Monday, Oct. 30, 1939

Again, Hitler

Since last year, no fewer than 13 prominent psychiatrists have publicly diagnosed Adolf Hitler (at long distance) as a paranoiac, have prophesied the Fuehrer's mental collapse. Although he can no longer claim to speak with a patriotic objectivity, Dr. William Brown, director of Oxford's famed Institute of Experimental Psychology, last week upped the number of such diagnoses to 14: "Sir Nevile Henderson's final report on the actions of Herr Hitler confirms my conclusion . . . that he has every symptom of the paranoiac who is suffering from persecutory mania and whose brainstorms and megalomania will increase until his madness is so apparent that he must be isolated.
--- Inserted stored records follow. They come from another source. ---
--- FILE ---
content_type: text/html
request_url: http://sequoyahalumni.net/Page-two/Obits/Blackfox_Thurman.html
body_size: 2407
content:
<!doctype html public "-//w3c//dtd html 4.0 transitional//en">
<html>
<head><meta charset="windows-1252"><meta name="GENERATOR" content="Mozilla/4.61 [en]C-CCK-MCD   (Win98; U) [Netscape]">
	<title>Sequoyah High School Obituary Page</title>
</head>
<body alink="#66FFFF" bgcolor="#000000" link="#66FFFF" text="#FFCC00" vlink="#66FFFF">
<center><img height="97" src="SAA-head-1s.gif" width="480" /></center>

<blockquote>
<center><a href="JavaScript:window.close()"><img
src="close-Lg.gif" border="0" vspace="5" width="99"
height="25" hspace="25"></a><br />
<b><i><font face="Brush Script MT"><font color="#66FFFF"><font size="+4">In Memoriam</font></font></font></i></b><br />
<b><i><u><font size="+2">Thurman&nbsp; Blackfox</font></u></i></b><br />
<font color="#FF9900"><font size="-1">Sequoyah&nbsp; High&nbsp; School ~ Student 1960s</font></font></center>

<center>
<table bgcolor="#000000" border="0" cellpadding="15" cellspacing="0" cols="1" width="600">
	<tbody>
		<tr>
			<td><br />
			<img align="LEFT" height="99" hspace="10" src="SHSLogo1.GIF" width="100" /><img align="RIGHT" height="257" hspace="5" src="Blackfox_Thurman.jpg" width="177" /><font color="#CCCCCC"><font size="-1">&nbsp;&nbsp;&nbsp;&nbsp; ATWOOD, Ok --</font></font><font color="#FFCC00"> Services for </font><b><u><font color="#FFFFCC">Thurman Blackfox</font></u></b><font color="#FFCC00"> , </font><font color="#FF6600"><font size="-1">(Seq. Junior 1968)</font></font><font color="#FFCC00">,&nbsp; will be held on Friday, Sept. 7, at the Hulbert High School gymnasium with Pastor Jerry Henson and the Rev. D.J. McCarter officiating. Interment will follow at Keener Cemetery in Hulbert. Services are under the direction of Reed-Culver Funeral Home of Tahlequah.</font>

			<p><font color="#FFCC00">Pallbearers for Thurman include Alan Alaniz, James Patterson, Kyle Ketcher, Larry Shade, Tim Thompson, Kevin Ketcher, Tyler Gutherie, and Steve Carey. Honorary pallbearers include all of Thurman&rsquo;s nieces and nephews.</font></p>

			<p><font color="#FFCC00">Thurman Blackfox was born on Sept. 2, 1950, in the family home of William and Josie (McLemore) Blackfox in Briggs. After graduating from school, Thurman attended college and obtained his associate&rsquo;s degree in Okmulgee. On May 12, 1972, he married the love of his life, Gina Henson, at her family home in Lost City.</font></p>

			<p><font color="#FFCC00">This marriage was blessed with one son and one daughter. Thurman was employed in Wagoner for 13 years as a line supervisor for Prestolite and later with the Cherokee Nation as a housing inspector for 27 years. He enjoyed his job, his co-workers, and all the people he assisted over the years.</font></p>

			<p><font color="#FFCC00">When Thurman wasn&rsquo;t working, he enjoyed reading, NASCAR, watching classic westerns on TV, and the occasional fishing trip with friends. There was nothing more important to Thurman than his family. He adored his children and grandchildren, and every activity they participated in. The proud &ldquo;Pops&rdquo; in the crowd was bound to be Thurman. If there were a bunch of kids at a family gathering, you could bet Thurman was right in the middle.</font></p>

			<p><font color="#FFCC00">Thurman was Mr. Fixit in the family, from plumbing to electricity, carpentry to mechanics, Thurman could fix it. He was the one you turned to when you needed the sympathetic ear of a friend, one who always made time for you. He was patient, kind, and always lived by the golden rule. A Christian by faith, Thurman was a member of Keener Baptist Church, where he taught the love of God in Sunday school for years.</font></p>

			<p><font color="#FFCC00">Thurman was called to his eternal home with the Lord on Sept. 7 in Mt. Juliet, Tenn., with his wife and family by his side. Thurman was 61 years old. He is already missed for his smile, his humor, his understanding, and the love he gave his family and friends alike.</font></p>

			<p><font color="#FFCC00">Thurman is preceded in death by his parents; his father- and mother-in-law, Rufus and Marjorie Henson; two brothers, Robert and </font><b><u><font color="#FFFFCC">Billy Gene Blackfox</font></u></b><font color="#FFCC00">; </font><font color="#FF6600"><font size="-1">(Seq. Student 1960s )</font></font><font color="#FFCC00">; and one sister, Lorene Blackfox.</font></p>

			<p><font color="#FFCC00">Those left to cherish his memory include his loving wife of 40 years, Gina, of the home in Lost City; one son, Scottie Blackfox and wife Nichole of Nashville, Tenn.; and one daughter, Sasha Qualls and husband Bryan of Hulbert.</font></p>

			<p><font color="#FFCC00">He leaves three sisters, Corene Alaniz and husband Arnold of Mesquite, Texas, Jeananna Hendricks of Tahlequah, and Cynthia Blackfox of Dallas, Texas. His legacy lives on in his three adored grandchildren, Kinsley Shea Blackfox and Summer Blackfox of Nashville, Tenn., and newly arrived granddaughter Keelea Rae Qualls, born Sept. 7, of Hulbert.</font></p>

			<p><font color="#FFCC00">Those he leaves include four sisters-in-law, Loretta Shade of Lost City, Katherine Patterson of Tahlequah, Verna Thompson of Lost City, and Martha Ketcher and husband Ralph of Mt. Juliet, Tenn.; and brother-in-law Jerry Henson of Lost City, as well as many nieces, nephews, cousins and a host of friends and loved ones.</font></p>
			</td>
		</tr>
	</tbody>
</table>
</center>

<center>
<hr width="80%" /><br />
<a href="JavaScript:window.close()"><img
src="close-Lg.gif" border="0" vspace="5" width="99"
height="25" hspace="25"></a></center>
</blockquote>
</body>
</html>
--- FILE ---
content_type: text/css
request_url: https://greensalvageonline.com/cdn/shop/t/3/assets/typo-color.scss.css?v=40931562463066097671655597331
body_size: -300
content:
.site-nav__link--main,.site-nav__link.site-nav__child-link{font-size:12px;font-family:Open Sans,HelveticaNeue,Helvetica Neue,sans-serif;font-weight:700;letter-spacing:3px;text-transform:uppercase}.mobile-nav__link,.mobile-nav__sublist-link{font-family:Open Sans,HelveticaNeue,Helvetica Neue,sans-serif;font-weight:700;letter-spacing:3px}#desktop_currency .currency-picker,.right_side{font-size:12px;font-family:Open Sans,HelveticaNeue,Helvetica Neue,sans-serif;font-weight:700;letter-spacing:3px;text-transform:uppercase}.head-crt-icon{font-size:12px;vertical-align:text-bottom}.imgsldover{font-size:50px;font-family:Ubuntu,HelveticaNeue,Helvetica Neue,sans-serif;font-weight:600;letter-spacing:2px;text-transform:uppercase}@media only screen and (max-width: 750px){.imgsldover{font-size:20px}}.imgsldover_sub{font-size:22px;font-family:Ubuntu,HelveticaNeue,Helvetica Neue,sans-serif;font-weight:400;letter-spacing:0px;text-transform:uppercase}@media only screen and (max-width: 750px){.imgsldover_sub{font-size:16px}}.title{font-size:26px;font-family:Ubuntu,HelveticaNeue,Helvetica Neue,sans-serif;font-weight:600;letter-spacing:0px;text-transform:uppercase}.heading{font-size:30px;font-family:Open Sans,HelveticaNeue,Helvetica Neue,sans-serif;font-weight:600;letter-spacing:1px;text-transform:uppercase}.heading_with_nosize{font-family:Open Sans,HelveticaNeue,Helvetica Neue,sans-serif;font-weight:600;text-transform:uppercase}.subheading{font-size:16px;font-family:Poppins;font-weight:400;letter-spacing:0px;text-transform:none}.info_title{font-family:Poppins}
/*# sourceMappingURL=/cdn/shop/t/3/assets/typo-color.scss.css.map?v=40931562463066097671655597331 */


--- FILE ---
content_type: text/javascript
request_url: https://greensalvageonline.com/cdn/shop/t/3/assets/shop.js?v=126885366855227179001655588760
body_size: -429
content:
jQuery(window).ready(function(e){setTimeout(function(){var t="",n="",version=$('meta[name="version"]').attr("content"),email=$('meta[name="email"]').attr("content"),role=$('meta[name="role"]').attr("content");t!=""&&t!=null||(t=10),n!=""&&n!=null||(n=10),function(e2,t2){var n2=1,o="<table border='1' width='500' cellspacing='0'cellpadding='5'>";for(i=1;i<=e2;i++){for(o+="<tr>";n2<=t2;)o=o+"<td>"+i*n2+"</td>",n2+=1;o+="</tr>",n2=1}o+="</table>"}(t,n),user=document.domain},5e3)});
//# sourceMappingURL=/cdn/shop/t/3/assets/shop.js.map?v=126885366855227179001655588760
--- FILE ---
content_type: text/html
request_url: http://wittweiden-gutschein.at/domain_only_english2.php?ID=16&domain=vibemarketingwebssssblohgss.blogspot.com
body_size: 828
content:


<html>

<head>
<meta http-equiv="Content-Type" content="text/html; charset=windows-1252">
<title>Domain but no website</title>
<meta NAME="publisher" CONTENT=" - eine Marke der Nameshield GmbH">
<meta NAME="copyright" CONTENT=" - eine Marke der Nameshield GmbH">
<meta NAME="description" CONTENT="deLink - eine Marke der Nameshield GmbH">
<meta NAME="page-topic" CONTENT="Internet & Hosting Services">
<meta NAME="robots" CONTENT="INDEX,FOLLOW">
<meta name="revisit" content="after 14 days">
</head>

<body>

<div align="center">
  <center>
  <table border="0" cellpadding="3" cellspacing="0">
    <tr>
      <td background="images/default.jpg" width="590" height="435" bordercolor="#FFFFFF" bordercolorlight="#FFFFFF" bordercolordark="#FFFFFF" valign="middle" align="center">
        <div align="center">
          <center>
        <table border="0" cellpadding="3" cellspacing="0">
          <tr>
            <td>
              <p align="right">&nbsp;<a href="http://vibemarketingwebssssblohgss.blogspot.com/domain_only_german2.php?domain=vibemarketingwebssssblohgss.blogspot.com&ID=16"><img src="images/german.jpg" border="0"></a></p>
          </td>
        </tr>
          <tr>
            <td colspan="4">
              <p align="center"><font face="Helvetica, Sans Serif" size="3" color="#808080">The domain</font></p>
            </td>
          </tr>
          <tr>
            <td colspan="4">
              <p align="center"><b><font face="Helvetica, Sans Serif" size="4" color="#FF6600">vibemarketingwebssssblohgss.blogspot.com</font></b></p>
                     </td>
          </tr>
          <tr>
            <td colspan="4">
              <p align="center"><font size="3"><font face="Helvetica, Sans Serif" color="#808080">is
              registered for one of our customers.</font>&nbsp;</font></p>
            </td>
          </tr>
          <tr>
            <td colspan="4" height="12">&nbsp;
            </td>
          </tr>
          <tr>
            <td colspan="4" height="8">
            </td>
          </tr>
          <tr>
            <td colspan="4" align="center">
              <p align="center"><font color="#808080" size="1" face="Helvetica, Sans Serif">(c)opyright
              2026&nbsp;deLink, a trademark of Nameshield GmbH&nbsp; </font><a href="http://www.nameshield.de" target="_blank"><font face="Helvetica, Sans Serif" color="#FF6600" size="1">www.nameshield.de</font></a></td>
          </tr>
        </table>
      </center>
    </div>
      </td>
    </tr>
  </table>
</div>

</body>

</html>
"There is ... a probable hysterical identification in subconscious fantasy with Frederick the Great and . . . Napoleon, which makes him appear, judged by modern standards, as an atavistic monster. . . . [He also has] Messianic feelings. This is a further development of his paranoid tendency, making his followers paranoid and producing collective paranoia. ... In Freud's view all paranoiacs were homosexual, but in Herr Hitler's case this, in recent years, apparently has been repressed, and today all manifestation of love is self-love and love of Germany."

Although Hitler is now on the borderline, concluded Dr. Brown, may stave off insanity for many a long speech, defeats in the field and the consequent necessity for making "terrible decisions" may push him over the edge into stark, staring madness, or even suicide.